- _Task instructions_
Your answer must be the full listing, word for word, with no images in it.

- _Provided information_

----------

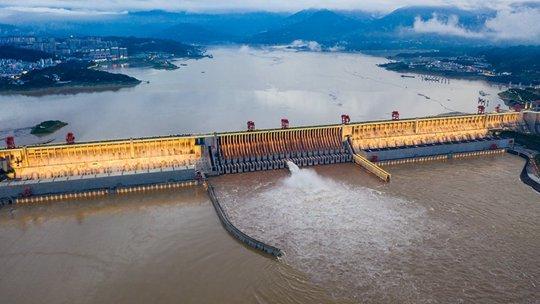 """为应对""""长江2021年第1号洪水"""" 三峡水库开孔泄洪"""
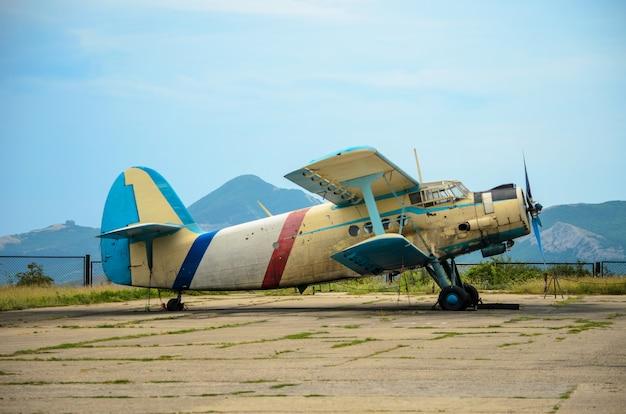 Het oude vliegtuig is op het vliegveld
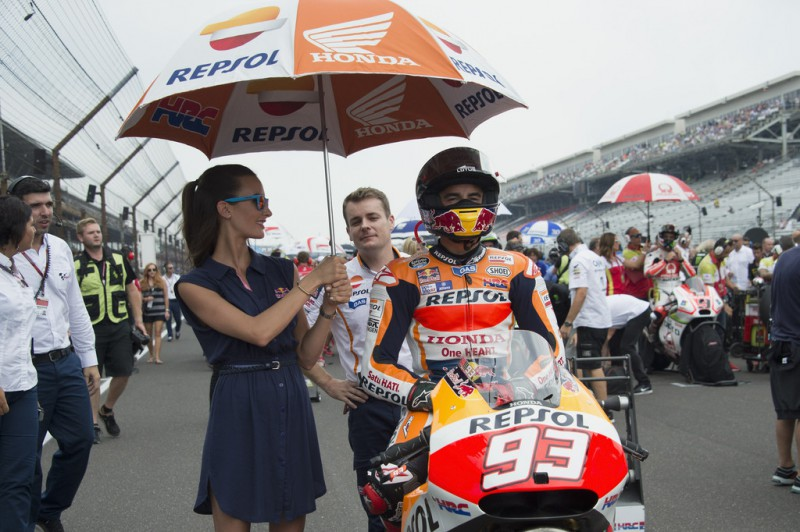 Marc Marquez of Spain and Repsol Honda Team prepares to start from the grid during the MotoGP race during the MotoGp Red Bull U.S. Indianapolis Grand Prix - Race at Indianapolis Motor Speedway on August 9, 2015 in Indianapolis, Indiana.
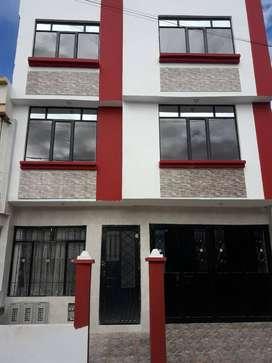 Venta de casa , 3 pisos independientes en Mercedario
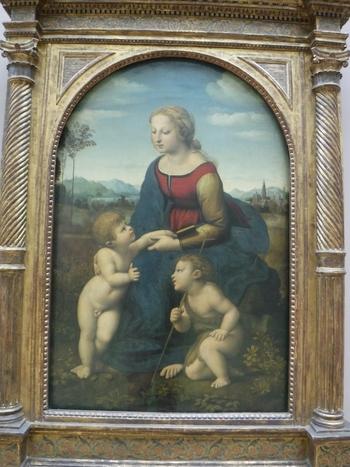 「美しき女庭師」の通称で親しまれている「聖母子と幼児聖ヨハネ」は、天才、レオナルド・ダ・ヴィンチの弟子、ラファエロ・サンティが描いた傑作です。慈母のように優しく微笑む聖母の姿は鑑賞者に癒しを与え、心が清らかになっていくかのような気分を覚えることでしょう。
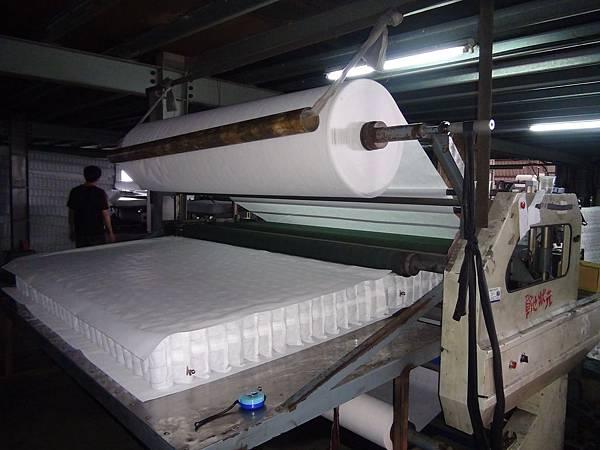 隆美彈簧床製作過程4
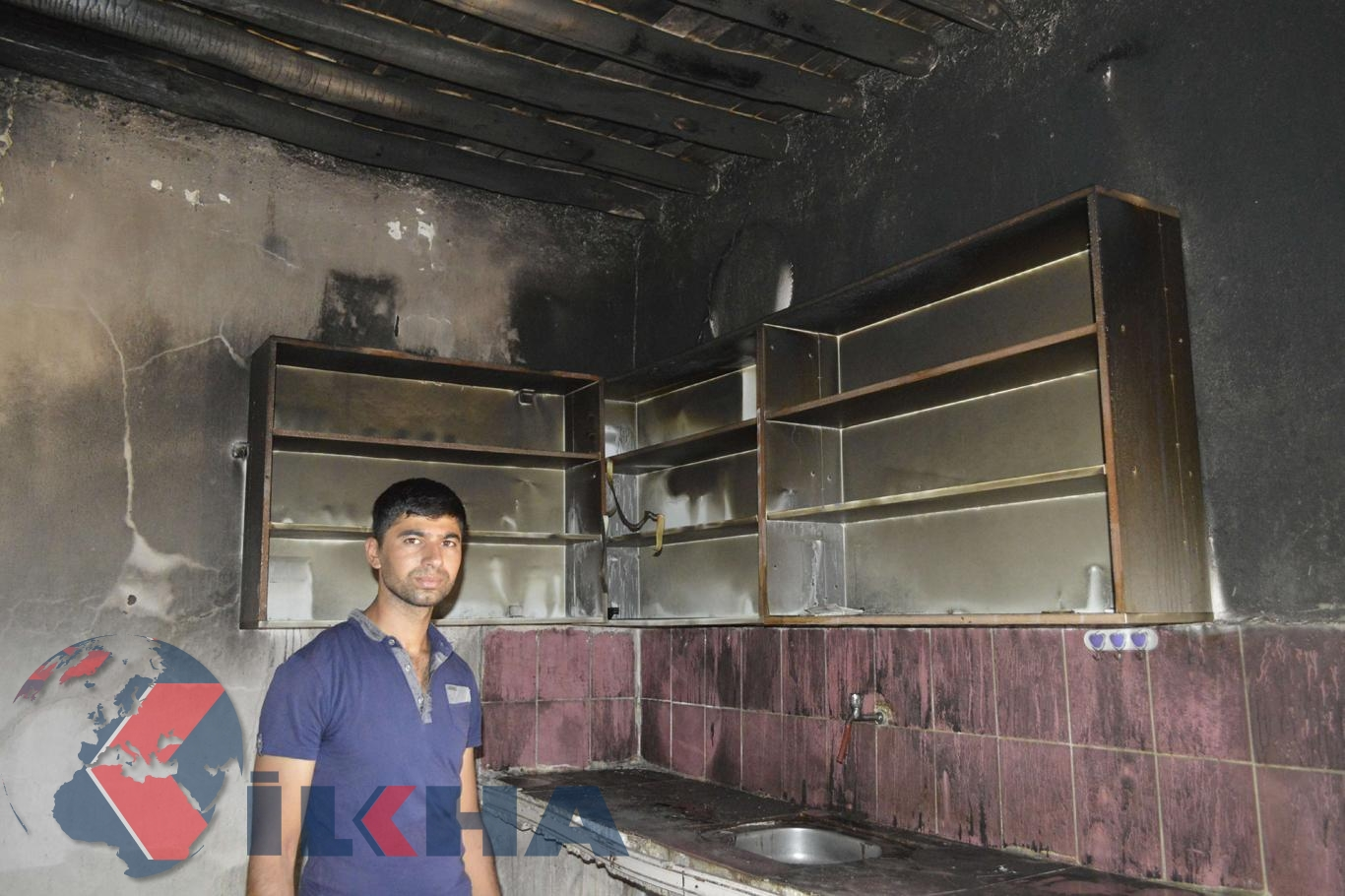 Hilvan'da alev alan buzdolabı yüzünden ev küle döndü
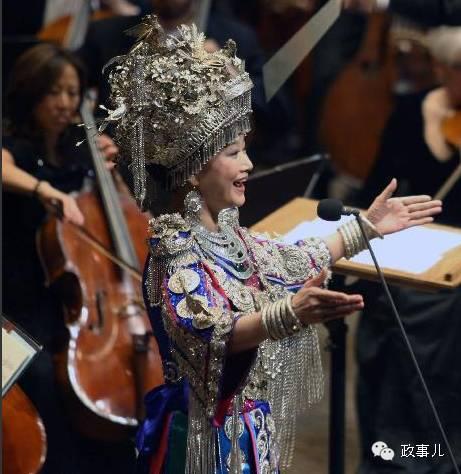 2月1日,宋祖英出现在了美国纽约林肯中心,参演纽约爱乐乐团第三届中国新年音乐会。据媒体报道,宋祖英身着苗族盛装,当晚为纽约听众演唱了《小背篓》、《苗岭飞歌》和《大地飞歌》三首经典唱段。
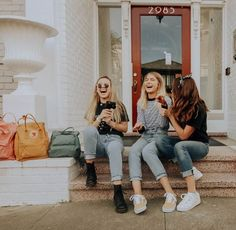 pic inspo bff pictures, friend photos и cu Best Friend Pictures, Bff Pictures, Cute Photos, Best Friend Photography, Friend Poses, Cute Friends, Best Friend Goals, Best Friends Forever, Girl Gang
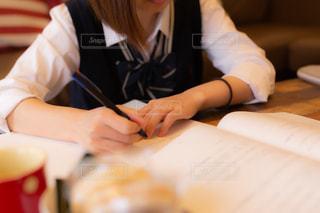 自宅のテーブルで勉強する女子高生の写真・画像素材[3349935]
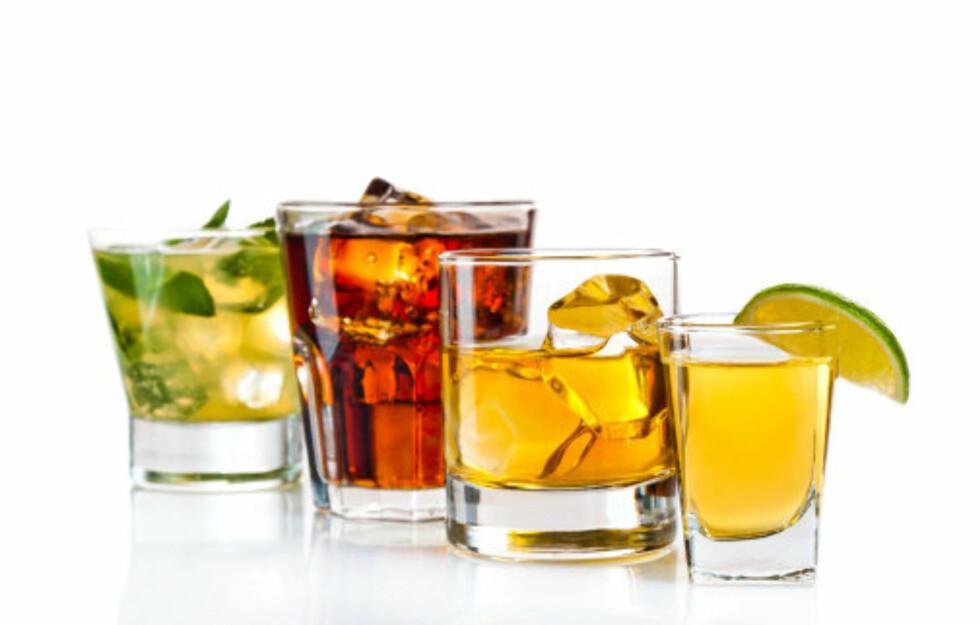 KALORIBOMBE: Alkohol er flytende kalorier som det kan være lett å få for mye av.  Foto: Getty Images/iStockphoto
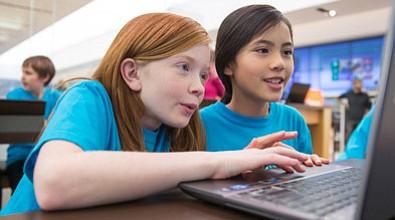 BOSTON: Microsoft ofrece taller para que jóvenes aprendan a diseñar APPS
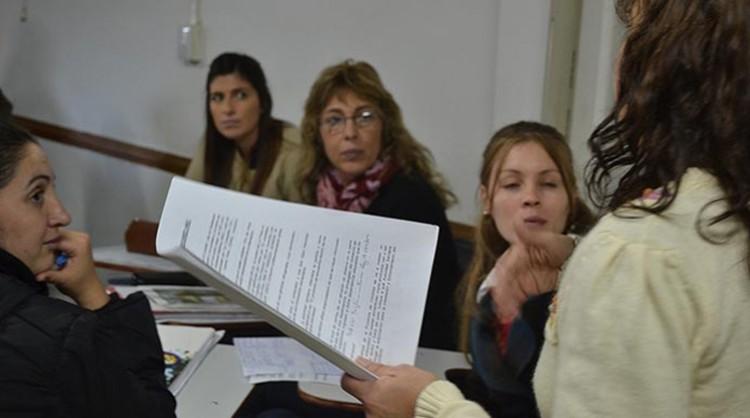 Llamados a concursos para cubrir cargos docentes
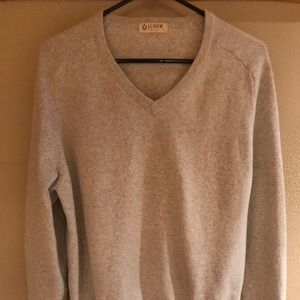 GORGEOUS MENS V NECK SWEATER BY J. CREW.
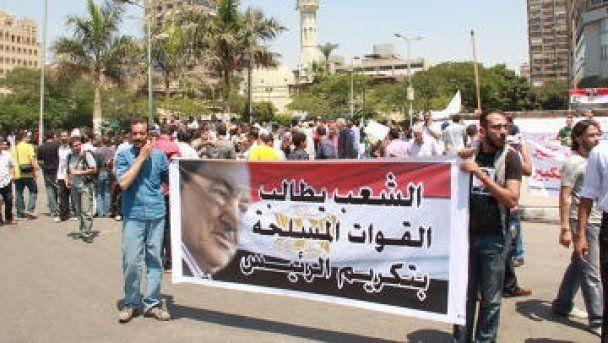 У Єгипті прихильники і супротивники Мубарака закидали одне одного камінням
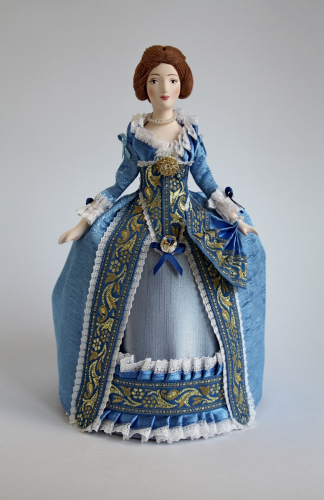 Кукла сувенирная фарфоровая. Дама в светском платье. Кон. 18 в. Петербург.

----------

- _Output for this task_
 """为应对""""长江2021年第1号洪水"""" 三峡水库开孔泄洪"""
 Het oude vliegtuig is op het vliegveld
 Marc Marquez of Spain and Repsol Honda Team prepares to start from the grid during the MotoGP race during the MotoGp Red Bull U.S. Indianapolis Grand Prix - Race at Indianapolis Motor Speedway on August 9, 2015 in Indianapolis, Indiana.
 Venta de casa , 3 pisos independientes en Mercedario
 「美しき女庭師」の通称で親しまれている「聖母子と幼児聖ヨハネ」は、天才、レオナルド・ダ・ヴィンチの弟子、ラファエロ・サンティが描いた傑作です。慈母のように優しく微笑む聖母の姿は鑑賞者に癒しを与え、心が清らかになっていくかのような気分を覚えることでしょう。
 隆美彈簧床製作過程4
 Hilvan'da alev alan buzdolabı yüzünden ev küle döndü
 2月1日,宋祖英出现在了美国纽约林肯中心,参演纽约爱乐乐团第三届中国新年音乐会。据媒体报道,宋祖英身着苗族盛装,当晚为纽约听众演唱了《小背篓》、《苗岭飞歌》和《大地飞歌》三首经典唱段。
 pic inspo bff pictures, friend photos и cu Best Friend Pictures, Bff Pictures, Cute Photos, Best Friend Photography, Friend Poses, Cute Friends, Best Friend Goals, Best Friends Forever, Girl Gang
 自宅のテーブルで勉強する女子高生の写真・画像素材[3349935]
 KALORIBOMBE: Alkohol er flytende kalorier som det kan være lett å få for mye av.  Foto: Getty Images/iStockphoto
 BOSTON: Microsoft ofrece taller para que jóvenes aprendan a diseñar APPS
 Llamados a concursos para cubrir cargos docentes
 GORGEOUS MENS V NECK SWEATER BY J. CREW.
 У Єгипті прихильники і супротивники Мубарака закидали одне одного камінням
 Кукла сувенирная фарфоровая. Дама в светском платье. Кон. 18 в. Петербург.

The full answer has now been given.